Re: Corpora: frequency lists for clusters & MWU

Mike Scott (Mike.Scott@liverpool.ac.uk)
Thu, 08 Oct 1998 14:58:26 +0100

In response to Ted Dunning's point :-

td> But what I was trying to say had more to do with the futility of using
td> such frequency sorted lists as generalizations. The features that I
td> pointed out and that you pointed out demonstrate exactly this point.
td> Essentially all of these points of interest are due *precisely* to the
td> specific nature of the text that I analysed.
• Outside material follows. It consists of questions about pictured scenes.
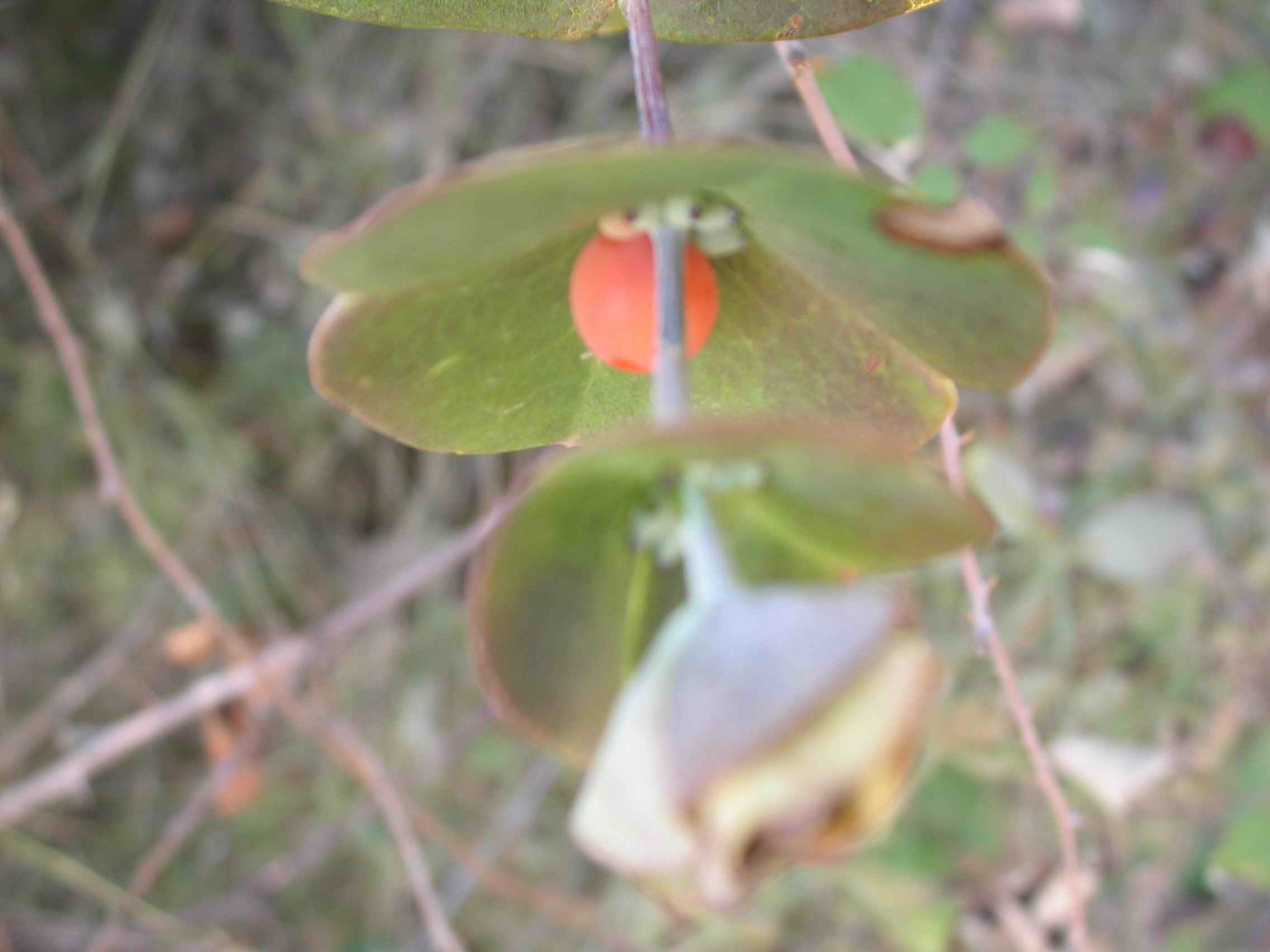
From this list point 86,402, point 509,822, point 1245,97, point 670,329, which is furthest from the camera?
point 509,822

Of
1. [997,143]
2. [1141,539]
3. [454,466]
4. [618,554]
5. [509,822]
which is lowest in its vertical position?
[509,822]

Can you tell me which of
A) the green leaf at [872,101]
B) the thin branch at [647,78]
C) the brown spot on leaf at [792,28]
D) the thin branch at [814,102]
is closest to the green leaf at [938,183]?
the green leaf at [872,101]

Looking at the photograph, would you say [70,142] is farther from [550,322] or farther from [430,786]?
[550,322]

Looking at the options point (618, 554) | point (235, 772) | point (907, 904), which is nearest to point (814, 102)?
point (618, 554)

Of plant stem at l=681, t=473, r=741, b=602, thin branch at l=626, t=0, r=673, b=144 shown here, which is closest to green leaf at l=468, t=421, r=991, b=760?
plant stem at l=681, t=473, r=741, b=602

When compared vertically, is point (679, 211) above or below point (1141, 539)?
above

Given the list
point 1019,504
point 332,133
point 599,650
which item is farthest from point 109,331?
point 599,650

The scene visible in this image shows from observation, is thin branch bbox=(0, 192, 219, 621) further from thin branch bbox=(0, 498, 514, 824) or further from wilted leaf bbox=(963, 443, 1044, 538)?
wilted leaf bbox=(963, 443, 1044, 538)

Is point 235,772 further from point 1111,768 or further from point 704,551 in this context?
point 704,551
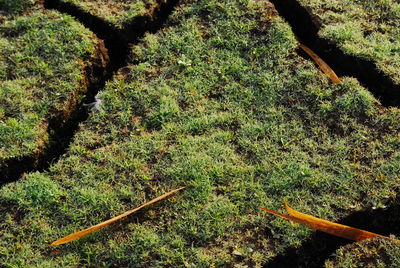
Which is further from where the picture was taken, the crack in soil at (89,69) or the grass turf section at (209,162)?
the crack in soil at (89,69)

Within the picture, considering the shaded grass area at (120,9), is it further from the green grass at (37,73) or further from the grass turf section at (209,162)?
the grass turf section at (209,162)

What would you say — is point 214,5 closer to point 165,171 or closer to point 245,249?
point 165,171

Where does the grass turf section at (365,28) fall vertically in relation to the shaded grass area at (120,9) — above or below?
above

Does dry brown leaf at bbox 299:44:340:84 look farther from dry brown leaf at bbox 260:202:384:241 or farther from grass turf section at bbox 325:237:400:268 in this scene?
grass turf section at bbox 325:237:400:268

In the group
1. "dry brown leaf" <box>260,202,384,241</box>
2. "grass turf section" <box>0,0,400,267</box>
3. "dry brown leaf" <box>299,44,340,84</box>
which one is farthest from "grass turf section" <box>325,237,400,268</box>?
"dry brown leaf" <box>299,44,340,84</box>

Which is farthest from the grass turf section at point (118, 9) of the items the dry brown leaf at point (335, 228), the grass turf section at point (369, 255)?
the grass turf section at point (369, 255)
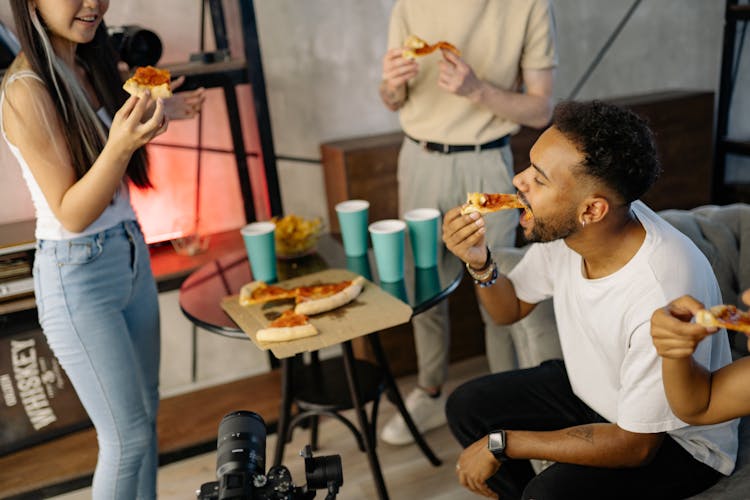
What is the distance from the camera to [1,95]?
160cm

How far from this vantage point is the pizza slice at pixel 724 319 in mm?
1101

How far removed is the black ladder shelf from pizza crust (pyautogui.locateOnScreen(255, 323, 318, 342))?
2893 millimetres

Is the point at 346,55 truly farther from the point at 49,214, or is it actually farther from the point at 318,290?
the point at 49,214

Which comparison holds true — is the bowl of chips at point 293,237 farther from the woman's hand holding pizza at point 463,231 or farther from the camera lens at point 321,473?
the camera lens at point 321,473

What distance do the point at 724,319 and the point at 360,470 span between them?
164 centimetres

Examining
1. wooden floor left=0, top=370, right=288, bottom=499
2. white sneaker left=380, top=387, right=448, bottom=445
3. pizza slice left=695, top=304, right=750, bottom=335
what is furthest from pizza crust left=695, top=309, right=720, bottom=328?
wooden floor left=0, top=370, right=288, bottom=499

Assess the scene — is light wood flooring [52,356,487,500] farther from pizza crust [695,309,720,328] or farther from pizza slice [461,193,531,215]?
pizza crust [695,309,720,328]

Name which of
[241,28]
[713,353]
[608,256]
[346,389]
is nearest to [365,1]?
[241,28]

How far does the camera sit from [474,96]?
2.22m

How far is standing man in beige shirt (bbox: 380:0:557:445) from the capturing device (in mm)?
2287

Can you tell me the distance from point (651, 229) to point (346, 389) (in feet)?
3.98

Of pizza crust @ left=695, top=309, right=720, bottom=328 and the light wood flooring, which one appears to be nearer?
pizza crust @ left=695, top=309, right=720, bottom=328

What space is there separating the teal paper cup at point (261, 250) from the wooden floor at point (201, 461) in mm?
749

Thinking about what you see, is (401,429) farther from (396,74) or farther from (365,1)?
(365,1)
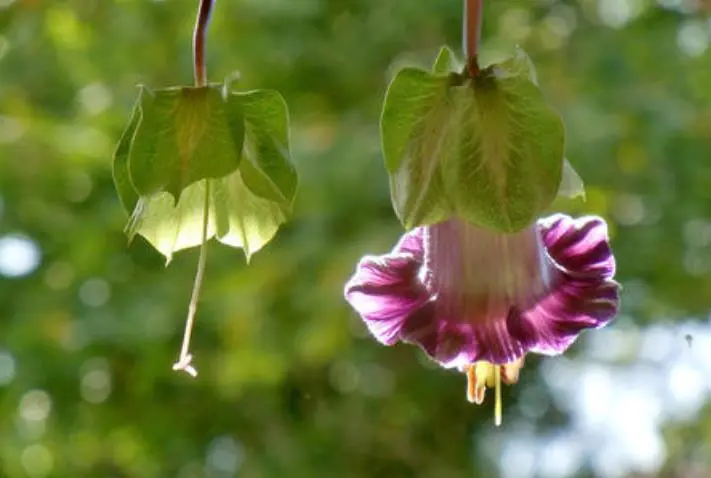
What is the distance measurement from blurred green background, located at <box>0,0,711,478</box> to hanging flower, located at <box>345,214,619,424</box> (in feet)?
Result: 2.29

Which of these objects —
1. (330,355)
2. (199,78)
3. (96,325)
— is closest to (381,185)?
(330,355)

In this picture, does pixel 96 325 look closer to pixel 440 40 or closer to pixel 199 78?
pixel 440 40

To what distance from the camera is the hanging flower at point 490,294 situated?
0.36 metres

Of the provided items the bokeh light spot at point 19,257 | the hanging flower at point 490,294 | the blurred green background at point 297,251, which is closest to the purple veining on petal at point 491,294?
the hanging flower at point 490,294

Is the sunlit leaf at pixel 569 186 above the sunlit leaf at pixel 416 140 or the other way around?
the other way around

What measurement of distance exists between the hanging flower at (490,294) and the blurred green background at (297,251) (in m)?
0.70

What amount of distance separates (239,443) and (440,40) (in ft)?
1.47

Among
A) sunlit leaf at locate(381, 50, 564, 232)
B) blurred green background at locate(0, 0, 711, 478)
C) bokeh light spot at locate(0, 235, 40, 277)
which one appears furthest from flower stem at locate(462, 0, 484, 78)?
bokeh light spot at locate(0, 235, 40, 277)

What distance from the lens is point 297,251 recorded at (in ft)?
3.68

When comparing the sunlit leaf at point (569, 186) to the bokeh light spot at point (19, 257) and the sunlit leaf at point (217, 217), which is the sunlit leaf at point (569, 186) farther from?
the bokeh light spot at point (19, 257)

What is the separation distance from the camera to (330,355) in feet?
3.75

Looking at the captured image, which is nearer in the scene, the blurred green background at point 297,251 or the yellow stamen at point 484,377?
the yellow stamen at point 484,377

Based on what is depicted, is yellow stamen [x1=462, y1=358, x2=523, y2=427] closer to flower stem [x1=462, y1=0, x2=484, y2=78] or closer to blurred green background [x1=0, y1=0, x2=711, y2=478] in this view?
flower stem [x1=462, y1=0, x2=484, y2=78]

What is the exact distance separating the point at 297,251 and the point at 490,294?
767 mm
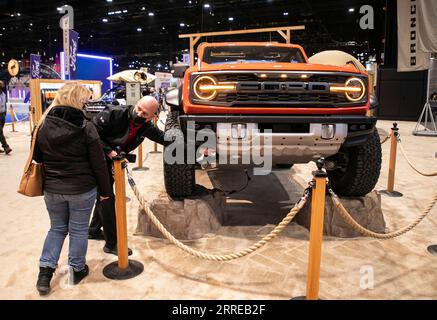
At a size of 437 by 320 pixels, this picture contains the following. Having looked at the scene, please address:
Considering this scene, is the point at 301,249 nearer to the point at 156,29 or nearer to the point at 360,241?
the point at 360,241

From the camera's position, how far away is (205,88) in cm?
325

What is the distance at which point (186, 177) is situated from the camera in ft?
11.7

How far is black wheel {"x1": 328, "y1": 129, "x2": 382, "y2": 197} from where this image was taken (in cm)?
368

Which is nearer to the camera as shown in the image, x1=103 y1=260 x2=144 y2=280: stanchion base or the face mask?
x1=103 y1=260 x2=144 y2=280: stanchion base

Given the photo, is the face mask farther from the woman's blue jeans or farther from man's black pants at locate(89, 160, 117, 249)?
the woman's blue jeans

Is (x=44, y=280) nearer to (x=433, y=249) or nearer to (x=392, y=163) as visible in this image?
(x=433, y=249)

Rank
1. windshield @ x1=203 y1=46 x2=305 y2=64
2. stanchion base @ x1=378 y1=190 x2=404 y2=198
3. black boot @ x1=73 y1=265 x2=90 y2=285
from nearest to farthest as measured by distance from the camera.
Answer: black boot @ x1=73 y1=265 x2=90 y2=285 < windshield @ x1=203 y1=46 x2=305 y2=64 < stanchion base @ x1=378 y1=190 x2=404 y2=198

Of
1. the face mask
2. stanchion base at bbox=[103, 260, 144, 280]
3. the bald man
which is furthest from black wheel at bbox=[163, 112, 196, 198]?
stanchion base at bbox=[103, 260, 144, 280]

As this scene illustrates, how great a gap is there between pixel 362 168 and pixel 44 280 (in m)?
2.86

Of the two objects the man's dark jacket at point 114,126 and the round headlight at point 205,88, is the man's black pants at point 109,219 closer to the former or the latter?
the man's dark jacket at point 114,126

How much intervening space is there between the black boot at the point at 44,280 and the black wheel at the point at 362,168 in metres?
2.73

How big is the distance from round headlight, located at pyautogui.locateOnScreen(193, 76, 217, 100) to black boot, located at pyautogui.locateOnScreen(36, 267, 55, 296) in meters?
1.76

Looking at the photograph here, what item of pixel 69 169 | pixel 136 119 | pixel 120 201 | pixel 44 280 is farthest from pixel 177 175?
pixel 44 280

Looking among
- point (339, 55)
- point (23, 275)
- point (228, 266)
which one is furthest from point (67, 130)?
point (339, 55)
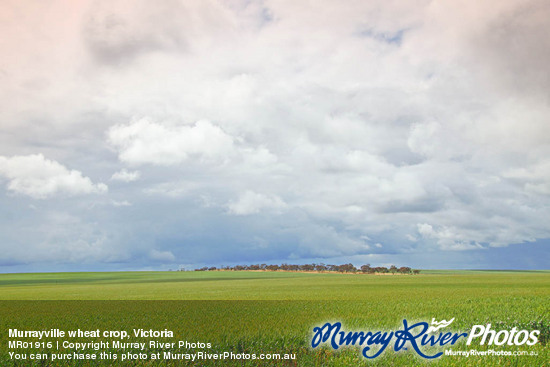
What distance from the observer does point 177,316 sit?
28.6 metres

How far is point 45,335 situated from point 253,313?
44.5 ft

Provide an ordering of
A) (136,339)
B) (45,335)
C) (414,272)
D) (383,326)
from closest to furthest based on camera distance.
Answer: (136,339) → (45,335) → (383,326) → (414,272)

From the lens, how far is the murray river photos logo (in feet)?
65.5

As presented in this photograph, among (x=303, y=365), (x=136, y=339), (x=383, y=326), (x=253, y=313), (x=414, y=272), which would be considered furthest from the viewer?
(x=414, y=272)

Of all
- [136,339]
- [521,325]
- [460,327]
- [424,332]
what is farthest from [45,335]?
[521,325]

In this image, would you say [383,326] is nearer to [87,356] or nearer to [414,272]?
[87,356]

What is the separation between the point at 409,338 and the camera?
21719 mm

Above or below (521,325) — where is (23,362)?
above

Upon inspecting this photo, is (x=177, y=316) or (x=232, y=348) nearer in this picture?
(x=232, y=348)

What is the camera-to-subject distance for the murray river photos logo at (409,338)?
19953mm

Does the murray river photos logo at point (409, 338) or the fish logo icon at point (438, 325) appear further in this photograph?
the fish logo icon at point (438, 325)

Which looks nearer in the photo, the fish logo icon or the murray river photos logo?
the murray river photos logo

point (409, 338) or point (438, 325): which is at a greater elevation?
point (409, 338)

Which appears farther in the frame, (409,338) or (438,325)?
(438,325)
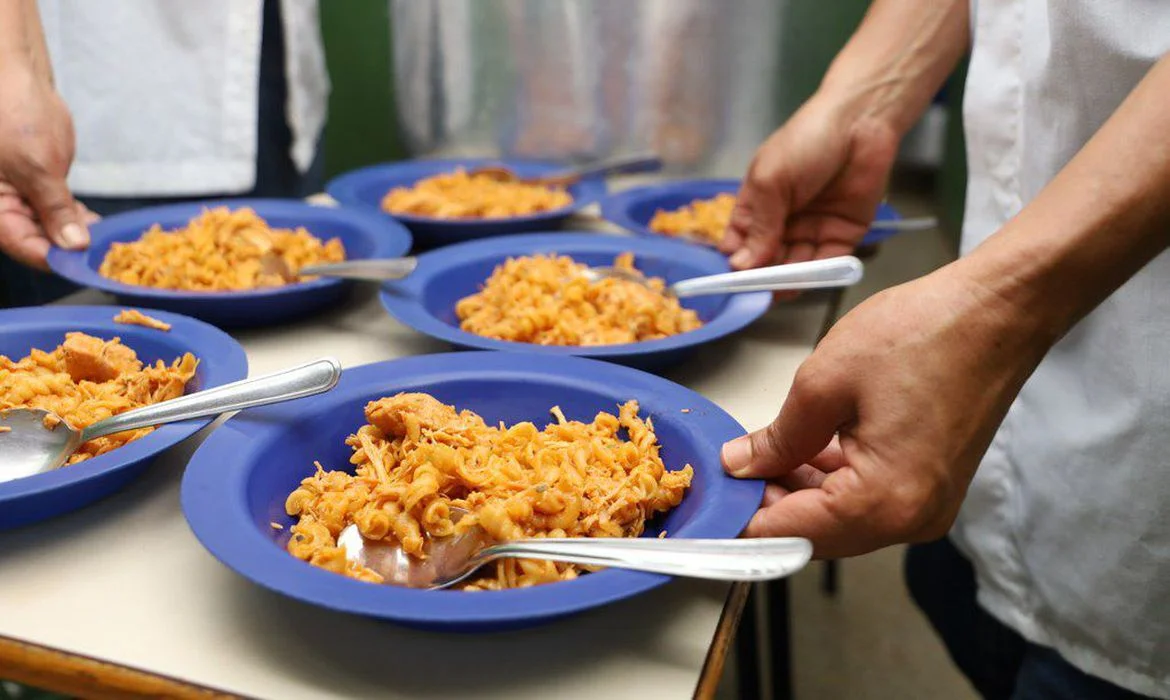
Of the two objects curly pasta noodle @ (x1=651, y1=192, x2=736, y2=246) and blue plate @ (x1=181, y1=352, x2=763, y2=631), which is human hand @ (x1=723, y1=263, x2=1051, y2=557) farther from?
curly pasta noodle @ (x1=651, y1=192, x2=736, y2=246)

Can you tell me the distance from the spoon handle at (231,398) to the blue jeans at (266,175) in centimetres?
122

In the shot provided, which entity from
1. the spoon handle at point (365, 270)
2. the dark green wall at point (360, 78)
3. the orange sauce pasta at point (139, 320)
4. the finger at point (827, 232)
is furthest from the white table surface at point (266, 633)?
the dark green wall at point (360, 78)

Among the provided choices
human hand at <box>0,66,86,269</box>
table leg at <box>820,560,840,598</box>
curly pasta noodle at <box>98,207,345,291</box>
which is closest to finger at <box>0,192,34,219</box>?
human hand at <box>0,66,86,269</box>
The fact that the
td> particular nature of the text I used is this prominent is a strong
td> argument *against* the general utility of such frequency sorted lists
td> of collocates.

doesn't this beautifully illustrate the important difference between doing
Corpus Linguistics in order to generalise about "the language" (or even
"language") and a text-oriented CL where the idea is to find out about a
text or set of texts! The frequency sorted cluster lists typically enable
more useful text-generalisations than language-generalisations. There is
value in the latter (eg. proof that "White+House", "Saudi+Arabia" behave
economically as 1 unit) but those (like me) seeking text-generalisations
are playing a different game I think, so the prizes are quite different.
Best wishes -- Mike
******************************************
Mike Scott
Applied English Language Studies Unit
University of Liverpool, Liverpool L69 3BX
http://www.liv.ac.uk/~ms2928/homepage.html
http://www.liv.ac.uk/~ms2928/wordsmith/index.htm